» **Text for analysis**:

★ ★ ★ ★

Page Loader
Summarize
OpenAI's GPT-4 matches doctors in eye assessments
GPT-4 also surpassed junior doctors and trainee ophthalmologists

OpenAI's GPT-4 matches doctors in eye assessments

Apr 19, 2024
06:20 pm

What's the story

A recent study conducted by the School of Clinical Medicine at the University of Cambridge has found that OpenAI's GPT-4 nearly equals the performance of expert ophthalmologists in eye assessments. The research, which was featured in PLOS Digital Health, tested several learning language models (LLMs) including GPT-4 and its predecessor GPT-3.5, Google's PaLM 2, and Meta's LLaMA using a non-publicly accessible textbook used for training ophthalmologists.

Procedure

AI model and medical professionals tested on eye assessment

The study involved administering a test comprising 87 multiple-choice questions from a textbook used for training ophthalmologists. This test was given to both the learning language models (LLMs) and a group of medical professionals, which included five expert ophthalmologists, three trainee ophthalmologists, and two junior doctors from non-specialized fields. Notably, these LLMs were not believed to have been trained on these specific questions prior to the test.

Test results

GPT-4 surpasses trainees and junior doctors in test

ChatGPT, powered by either GPT-4 or GPT-3.5, was given three attempts to answer each question definitively; otherwise, its response was marked as null. The results were surprising. GPT-4 correctly answered 60 out of the 87 questions, significantly surpassing the junior doctors' average of 37 correct answers and marginally exceeding the trainees' average of 59.7. Interestingly, one expert ophthalmologist only managed to answer 56 questions accurately.

★ ★ ★ ★

» **Dataset entries**:
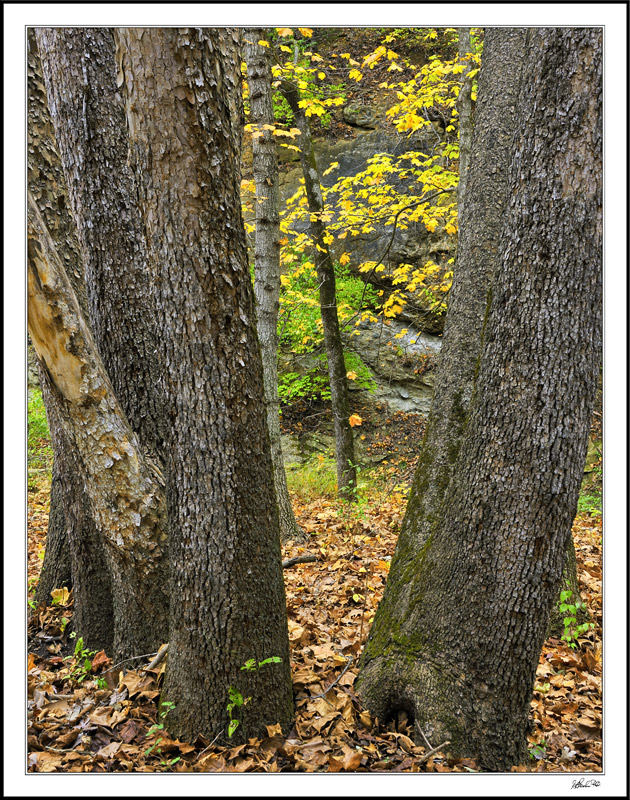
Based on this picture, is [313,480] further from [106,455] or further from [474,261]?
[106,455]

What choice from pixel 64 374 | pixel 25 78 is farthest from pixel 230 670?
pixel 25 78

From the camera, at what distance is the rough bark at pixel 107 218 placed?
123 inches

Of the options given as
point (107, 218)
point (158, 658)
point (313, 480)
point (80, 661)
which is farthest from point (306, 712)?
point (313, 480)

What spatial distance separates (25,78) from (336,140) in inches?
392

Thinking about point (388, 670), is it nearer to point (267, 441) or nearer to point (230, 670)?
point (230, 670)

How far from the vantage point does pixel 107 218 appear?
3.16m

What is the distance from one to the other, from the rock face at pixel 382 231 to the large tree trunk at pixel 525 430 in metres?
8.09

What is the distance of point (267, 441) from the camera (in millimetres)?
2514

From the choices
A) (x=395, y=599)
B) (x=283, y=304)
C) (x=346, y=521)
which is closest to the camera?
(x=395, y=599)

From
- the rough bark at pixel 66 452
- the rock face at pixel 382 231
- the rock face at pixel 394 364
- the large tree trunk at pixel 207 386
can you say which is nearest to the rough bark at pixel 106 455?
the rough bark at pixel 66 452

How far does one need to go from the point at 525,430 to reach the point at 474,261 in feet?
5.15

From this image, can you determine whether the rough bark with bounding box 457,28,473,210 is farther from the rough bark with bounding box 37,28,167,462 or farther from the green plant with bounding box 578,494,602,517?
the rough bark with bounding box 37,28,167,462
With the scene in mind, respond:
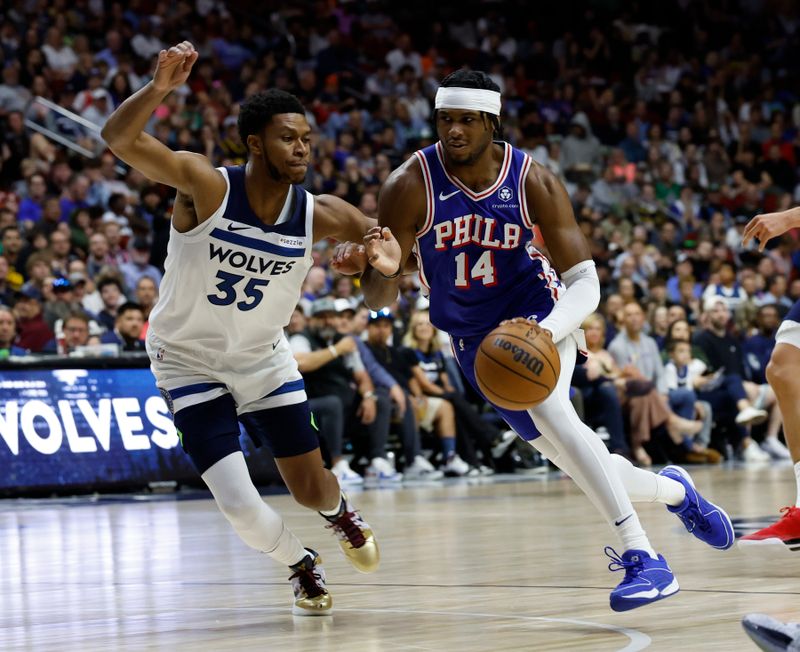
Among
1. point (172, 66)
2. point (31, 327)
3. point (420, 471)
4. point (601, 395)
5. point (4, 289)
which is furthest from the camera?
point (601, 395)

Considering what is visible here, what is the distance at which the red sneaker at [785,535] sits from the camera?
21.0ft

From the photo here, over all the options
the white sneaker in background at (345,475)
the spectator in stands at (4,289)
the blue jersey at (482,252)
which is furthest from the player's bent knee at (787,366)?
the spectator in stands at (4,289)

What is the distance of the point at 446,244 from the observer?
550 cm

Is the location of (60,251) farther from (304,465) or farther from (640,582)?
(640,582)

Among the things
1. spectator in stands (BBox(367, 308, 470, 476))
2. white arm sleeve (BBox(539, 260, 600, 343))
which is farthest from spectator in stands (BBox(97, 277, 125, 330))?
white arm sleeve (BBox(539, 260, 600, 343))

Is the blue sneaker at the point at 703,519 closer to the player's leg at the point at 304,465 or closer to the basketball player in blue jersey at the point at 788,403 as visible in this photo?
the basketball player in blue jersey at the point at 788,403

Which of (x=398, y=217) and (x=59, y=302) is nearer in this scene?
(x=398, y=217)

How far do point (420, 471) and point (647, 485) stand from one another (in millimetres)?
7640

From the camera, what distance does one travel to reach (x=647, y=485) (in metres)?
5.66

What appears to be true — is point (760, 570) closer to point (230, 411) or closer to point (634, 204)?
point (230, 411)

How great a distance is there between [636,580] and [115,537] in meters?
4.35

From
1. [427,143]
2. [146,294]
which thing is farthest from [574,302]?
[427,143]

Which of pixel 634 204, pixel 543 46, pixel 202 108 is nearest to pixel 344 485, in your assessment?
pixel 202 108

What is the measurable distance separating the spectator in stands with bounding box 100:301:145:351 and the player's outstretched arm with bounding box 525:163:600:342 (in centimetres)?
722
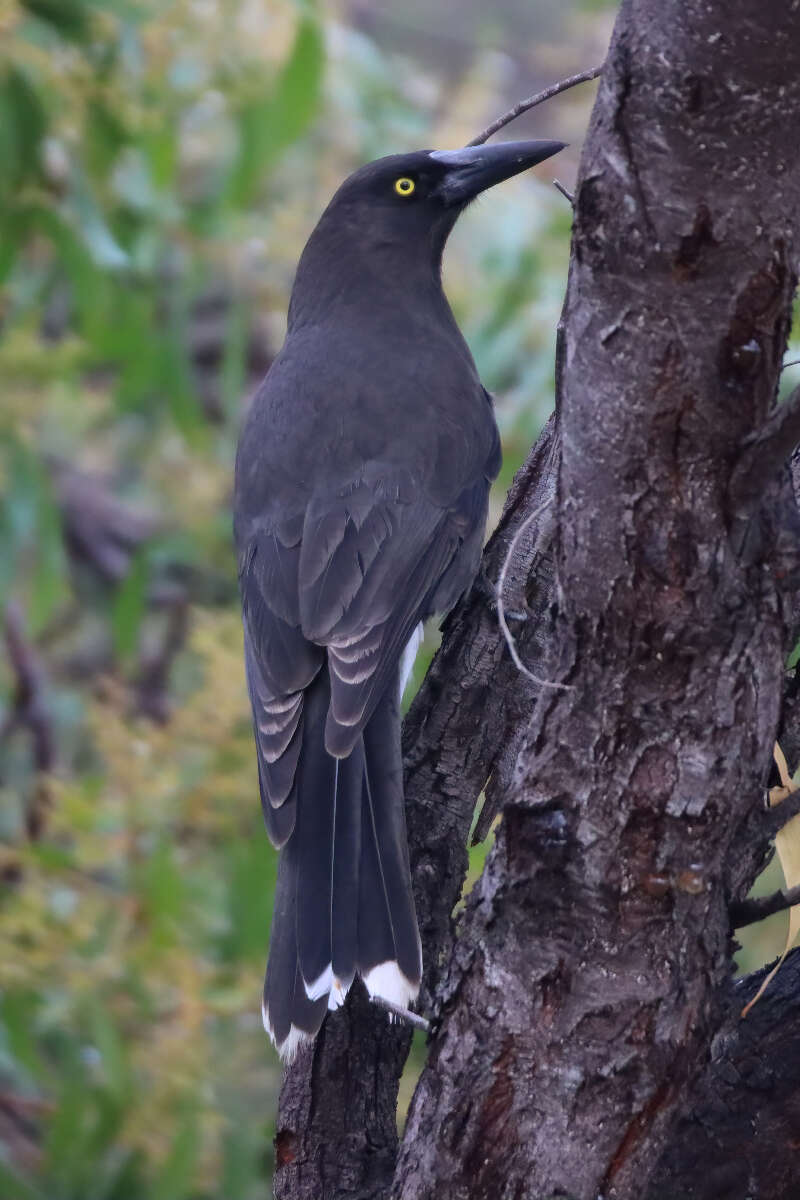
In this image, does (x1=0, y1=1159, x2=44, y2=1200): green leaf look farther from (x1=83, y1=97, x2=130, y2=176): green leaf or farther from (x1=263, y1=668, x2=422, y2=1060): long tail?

★ ★ ★ ★

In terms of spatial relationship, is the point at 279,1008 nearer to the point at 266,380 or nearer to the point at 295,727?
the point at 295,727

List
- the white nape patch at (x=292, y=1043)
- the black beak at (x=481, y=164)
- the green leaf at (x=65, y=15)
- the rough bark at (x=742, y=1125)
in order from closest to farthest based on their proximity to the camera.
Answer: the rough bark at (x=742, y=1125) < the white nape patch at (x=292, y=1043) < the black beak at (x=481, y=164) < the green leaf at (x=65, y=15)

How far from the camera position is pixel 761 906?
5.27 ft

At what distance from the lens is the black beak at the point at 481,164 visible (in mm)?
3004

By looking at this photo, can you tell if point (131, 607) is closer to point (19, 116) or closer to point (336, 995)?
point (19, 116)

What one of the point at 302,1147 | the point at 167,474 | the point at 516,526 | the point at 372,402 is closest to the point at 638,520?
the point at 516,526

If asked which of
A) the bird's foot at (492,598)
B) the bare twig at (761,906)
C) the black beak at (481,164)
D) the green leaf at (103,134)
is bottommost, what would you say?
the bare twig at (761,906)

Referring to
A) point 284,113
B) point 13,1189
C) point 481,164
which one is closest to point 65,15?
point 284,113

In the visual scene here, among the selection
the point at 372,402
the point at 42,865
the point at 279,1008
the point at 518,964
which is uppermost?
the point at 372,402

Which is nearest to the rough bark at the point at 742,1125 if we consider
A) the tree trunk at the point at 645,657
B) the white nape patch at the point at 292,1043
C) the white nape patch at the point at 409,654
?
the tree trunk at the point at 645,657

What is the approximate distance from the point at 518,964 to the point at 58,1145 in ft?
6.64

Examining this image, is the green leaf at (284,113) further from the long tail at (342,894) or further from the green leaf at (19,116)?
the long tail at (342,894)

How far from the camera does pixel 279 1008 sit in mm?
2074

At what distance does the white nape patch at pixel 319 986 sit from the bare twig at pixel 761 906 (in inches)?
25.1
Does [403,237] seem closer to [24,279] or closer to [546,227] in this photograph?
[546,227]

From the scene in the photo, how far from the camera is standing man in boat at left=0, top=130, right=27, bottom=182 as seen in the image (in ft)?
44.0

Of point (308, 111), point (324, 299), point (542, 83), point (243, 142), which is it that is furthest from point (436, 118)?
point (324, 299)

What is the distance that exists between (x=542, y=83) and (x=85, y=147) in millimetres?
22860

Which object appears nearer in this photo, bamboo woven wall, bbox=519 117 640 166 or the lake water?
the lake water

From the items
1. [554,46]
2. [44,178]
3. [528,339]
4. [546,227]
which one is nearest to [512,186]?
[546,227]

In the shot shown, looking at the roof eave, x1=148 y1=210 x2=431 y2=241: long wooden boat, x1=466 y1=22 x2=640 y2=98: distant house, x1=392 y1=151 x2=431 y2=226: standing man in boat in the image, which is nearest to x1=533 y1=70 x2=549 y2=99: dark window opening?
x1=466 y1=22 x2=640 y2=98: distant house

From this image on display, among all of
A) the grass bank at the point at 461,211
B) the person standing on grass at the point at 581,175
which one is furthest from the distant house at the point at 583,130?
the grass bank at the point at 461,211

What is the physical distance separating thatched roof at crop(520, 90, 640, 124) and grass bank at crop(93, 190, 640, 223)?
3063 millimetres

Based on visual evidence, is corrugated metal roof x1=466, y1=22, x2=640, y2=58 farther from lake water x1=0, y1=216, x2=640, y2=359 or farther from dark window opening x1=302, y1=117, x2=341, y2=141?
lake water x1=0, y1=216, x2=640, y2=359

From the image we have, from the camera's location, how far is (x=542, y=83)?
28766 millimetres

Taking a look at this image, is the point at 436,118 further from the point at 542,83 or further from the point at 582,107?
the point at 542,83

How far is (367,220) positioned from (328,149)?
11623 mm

★ ★ ★ ★

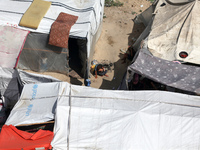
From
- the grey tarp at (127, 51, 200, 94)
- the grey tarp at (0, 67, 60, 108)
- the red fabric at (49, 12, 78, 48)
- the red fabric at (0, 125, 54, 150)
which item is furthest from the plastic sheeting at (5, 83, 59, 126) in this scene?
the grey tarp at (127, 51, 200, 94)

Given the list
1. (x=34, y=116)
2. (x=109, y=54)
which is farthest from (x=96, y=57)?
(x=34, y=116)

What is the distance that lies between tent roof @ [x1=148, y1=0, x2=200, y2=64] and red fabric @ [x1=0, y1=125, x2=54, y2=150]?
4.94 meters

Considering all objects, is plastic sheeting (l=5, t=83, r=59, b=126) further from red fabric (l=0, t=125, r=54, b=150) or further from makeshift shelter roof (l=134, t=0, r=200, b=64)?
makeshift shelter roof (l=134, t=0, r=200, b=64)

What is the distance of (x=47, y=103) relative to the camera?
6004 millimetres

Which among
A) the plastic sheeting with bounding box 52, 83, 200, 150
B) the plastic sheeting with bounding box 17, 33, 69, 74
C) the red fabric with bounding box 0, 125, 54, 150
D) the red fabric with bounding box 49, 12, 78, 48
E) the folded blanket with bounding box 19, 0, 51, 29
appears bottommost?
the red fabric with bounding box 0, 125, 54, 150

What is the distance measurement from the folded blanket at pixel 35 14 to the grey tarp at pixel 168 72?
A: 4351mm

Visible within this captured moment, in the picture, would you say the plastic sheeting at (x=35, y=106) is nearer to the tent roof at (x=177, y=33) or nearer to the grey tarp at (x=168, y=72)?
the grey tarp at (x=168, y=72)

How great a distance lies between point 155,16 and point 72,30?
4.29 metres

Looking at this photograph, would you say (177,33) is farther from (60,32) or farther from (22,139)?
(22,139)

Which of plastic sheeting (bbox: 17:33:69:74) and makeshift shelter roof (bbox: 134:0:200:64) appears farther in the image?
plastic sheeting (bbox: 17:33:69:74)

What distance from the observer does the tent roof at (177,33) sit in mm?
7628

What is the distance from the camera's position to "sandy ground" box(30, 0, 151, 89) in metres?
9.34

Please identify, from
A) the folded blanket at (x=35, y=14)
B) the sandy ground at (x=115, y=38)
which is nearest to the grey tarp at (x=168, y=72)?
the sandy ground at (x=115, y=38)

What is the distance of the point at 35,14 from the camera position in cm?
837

★ ★ ★ ★

» **Apply what you read**:
[A] Reproduce the passage of the article on GPT-4's performance in eye assessments, starting at "A recent study" and ending at "accessible textbook used for training ophthalmologists.", and replace "study" with "investigation" throughout.
[B] Extend the article on GPT-4's performance in eye assessments by continuing it from the point at which it stops.
The records were taken from a different source than the article on GPT-4's performance in eye assessments.

» **Responses per task**:
[A]
A recent investigation conducted by the School of Clinical Medicine at the University of Cambridge has found that OpenAI's GPT-4 nearly equals the performance of expert ophthalmologists in eye assessments. The research, which was featured in PLOS Digital Health, tested several learning language models (LLMs) including GPT-4 and its predecessor GPT-3.5, Google's PaLM 2, and Meta's LLaMA using a non-publicly accessible textbook used for training ophthalmologists.

[B]
Comparative performance

How expert ophthalmologists and other LLMs performed

Despite GPT-4's impressive performance, the group of five expert ophthalmologists averaged a score of 66.4 correct answers, slightly outdoing GPT-4. Other learning language models (LLMs) like Google's PaLM 2 scored a 49, while GPT-3.5 scored 42. Meta's LLaMA lagged behind with the lowest score at 28, even falling below the junior doctors' scores. These trials were conducted in mid-2023.

Potential pitfalls

Researchers highlight risks and concerns with LLMs

Despite the promising results, the researchers pointed out several risks and concerns associated with learning language models (LLMs). The study was limited in terms of the number of questions, especially in certain categories, suggesting that actual results might differ. LLMs also have a tendency to "hallucinate" or fabricate information, which could lead to false claims about conditions like cataracts or cancer. Furthermore, these systems often lack nuance, creating additional opportunities for inaccuracies.